Not me, not so much as a burp or a fart.
On another trip, again to a resort in Playa Del Carmen, I played my profiling game. It works like this: I spy someone who is interesting looking and then make up a backstory of who they are. I might say to Sabra, “See that guy over there with the red hat, I’ll bet he’s a recently divorced accountant from Indiana that’s here working through his sorrows.” Then if I can, I’ll try to get near the person of interest, start a conversation and determine if I was correct.
I’m pretty good at, if I don’t say so myself.
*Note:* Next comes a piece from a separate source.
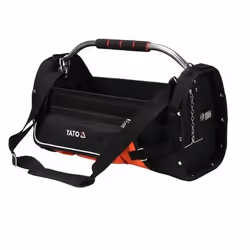 Yato YT-74373 boite à outils Boîte à outils Polyester Noir, Rouge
On this particular trip, there was a lovely young woman in her mid-20s who came down to the beach every day with an older man. He dressed in fine linen, sporting a dapper white hat and carrying several pounds of elegance about him. The woman– did I mention she was very attractive– wore only the bottom of her tiny white bikini. Both had beautiful dark hair, brown eyes and a skin color somewhere between coffee and chocolate.
I decided they had to be from Morocco. He was old money, probably a land baron, maybe even royalty. She was a model and his mistress, I told Sabra matter-of-factly, “That’s a thing in Morocco.”
After about a week of this, the woman came to the beach without her gentleman friend and took up a lounge chair next to me. Trying to keep my eyes focused above her shoulders, I asked, “So, where are you from?”
“Cedar Rapids, Iowa,” she replied. “And you?”
My arm was sore the rest of the week from where Sabra punched me.